You’ll see this on the morning of January 10th. I’m writing it on the evening of the 9th, the day that the reality of a full at-home monastic vocation came to me.
For years I had been reading, studying, and inquiring into devotional practices from all kinds of monastics, Protestant and Catholic, young and old, men and women, married and single. I laughed my way through The Abbey Up the Hill by Carol Bonomo as she told the story of her path into Benedictine oblation, the society of lay sisters and brothers of that order. For her, it was AA therapy on steroids.
In This House of Brede was great story-telling, and The Story of a Soul brought realities of cloistered life home for two housewives whose purpose was to see if anything like that kind of devotion could be achieved at home. I had a friend who was feeding me “nun books,” and before long I was starting to write about what we found. We were both married with children, grandchildren, mortgages, laundry and good old American “busyness” filling, as we thought, every corner of our lives.
What a discovery! Monastics in hospitals and watch shops, in universities and in the movies! A then-famous starlet, after giving Elvis Presley his first on-screen kiss, who went on to other major rolls and loads of fame and lots of money, who had a devoted suitor and his offer of marriage, walked away from all of it, even the man who loved her deeply, and entered a closed monastery (monasteries usually are closed; convents only sometimes.) Delores Hart still appears on screen occasionally, because she is wise and witty and still a voting member of the Screen Actors’ Guild – the only nun on the roles! She gets to break cloister to appear on talk shows. People are still fascinated with a life like hers.
We wanted a life like hers, my friend and I, only it would have to be uniquely ours, fitted to our circumstances. MIddle-aged married women, already too old to be considered for any novitiate but our own. We made a start. Small increases in prayer. Tiny fasts. Regular hours of prayer, even if they only lasted for minutes.

-- Exercise data --
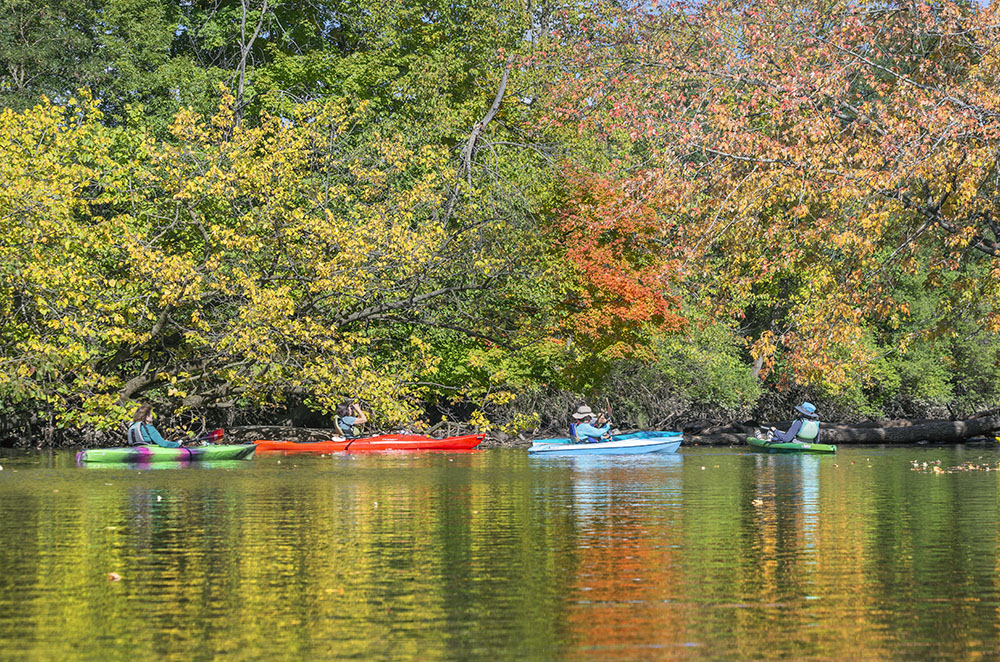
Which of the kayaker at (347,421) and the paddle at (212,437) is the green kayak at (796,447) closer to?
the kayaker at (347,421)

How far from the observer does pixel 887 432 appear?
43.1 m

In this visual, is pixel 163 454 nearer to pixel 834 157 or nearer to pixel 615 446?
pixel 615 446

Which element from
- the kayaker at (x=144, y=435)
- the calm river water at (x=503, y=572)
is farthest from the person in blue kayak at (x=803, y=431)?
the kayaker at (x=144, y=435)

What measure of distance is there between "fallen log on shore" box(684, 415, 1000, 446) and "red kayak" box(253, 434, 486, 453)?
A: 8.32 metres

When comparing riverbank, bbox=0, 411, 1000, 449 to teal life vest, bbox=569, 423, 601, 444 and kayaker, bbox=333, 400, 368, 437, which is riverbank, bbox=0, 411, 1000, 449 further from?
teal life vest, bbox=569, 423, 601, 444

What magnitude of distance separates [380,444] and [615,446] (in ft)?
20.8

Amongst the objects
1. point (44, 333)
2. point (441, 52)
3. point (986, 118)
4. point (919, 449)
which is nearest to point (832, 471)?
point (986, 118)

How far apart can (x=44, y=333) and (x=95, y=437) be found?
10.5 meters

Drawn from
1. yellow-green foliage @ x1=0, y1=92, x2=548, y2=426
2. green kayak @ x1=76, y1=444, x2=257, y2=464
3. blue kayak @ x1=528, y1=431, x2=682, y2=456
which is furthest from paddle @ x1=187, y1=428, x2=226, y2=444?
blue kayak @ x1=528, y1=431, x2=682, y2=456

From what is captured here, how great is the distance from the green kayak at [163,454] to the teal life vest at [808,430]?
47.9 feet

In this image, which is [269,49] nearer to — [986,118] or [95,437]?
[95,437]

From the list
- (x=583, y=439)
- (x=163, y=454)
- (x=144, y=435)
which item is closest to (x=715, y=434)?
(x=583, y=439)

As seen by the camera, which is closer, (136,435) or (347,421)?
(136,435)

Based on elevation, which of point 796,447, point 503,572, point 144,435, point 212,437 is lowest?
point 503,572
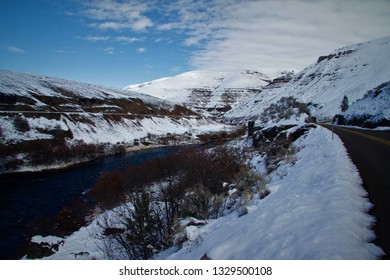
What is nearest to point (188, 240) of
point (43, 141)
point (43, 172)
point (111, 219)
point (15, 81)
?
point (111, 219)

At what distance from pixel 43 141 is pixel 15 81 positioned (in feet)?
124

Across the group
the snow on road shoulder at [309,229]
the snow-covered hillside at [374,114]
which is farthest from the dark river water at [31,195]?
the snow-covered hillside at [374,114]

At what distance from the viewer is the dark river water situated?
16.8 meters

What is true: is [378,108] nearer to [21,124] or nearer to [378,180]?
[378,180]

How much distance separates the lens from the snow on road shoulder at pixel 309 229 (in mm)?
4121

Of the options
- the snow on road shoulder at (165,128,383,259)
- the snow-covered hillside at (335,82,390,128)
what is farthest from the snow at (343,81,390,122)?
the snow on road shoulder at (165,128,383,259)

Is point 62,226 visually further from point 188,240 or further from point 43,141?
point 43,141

--

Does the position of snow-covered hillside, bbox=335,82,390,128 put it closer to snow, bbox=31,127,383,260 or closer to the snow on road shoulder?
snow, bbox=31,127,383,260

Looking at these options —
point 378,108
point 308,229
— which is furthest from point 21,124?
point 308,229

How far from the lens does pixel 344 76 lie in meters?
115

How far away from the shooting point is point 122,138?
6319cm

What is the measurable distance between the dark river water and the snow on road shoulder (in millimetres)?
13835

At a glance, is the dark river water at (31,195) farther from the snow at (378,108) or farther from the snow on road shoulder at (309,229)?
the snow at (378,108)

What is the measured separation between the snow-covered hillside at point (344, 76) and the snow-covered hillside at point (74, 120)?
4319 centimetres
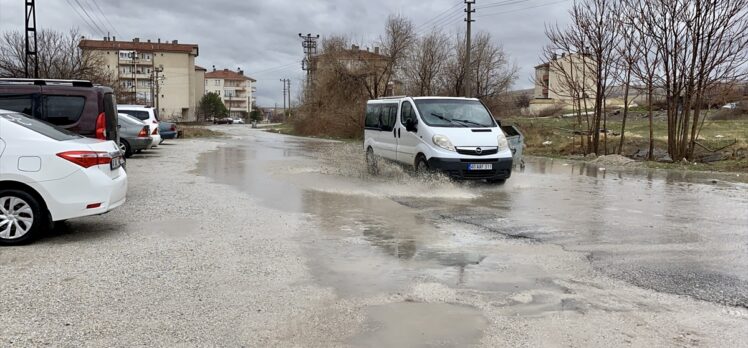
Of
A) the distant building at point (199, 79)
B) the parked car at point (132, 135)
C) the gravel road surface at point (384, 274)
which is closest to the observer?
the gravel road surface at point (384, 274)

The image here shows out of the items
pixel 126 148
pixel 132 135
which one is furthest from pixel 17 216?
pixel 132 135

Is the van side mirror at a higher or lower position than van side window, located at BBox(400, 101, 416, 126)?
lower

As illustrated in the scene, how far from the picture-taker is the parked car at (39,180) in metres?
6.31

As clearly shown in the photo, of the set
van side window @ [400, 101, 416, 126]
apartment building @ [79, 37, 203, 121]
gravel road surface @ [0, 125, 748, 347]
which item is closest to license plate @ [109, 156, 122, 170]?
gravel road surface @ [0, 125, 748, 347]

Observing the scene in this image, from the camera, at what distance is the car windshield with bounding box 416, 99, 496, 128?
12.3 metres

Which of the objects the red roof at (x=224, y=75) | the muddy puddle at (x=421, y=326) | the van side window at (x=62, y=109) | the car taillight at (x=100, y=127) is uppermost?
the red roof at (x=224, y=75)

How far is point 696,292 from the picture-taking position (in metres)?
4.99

-- Required work --
Write the next part of the piece about building an at-home monastic life, picking up right after its last line. You can set the entries aside; they aren't needed here.

-- Task answer --
Then one day, one of our husbands left to be where we were so happily headed, into the Presence of God. My husband, in fact. I hope I’ll never forget the grin on his face some mornings when he would come around the corner and see me giving thanks around a string of old wooden beads … one of the earliest and best of our practices, still very much a part of our happy discipline. He understood, he gave it all his blessing, he thought it was something valuable, and in the years before he died, the two of us had begun to read and pray together in the morning, coffee mugs steaming at hand.
That very night, on the day of his death, as I was getting into bed without him and feeling that unbending realization that this was my new normal, I knew that I was now the Lord’s alone, if He would have me, and that very reminder made me smile. Have me? He had made me ready when I thought I was sort of playing at devotion.
Frank didn’t have to die for me to live monastically. My friend continues in her at-home cloister, and her husband is still there, still delighted with his wife, and probably still grinning at her when she finds her prayer corner in their library, lights a candle or two, and hunkers down with God. Others have joined us. For me on that night, the truth of “going solo” lifted me into the arms of God. Here was a purpose where purpose had died … my life’s purpose was that night lying in a morgue, and yes, those thoughts did come to call. Monasticism made everything easier. I had lived for Frank, and he had lived for me, and the best parts were when we found delight in one another, laughing, dreaming, rejoicing. Would Jesus mind if I laughed and dreamed and rejoiced with Him? I knew the answer.
Oh my dear Sisters … whatever the calling on your life … Jesus Christ is so much fun to know! Come, since we must do this alone, let’s do it together.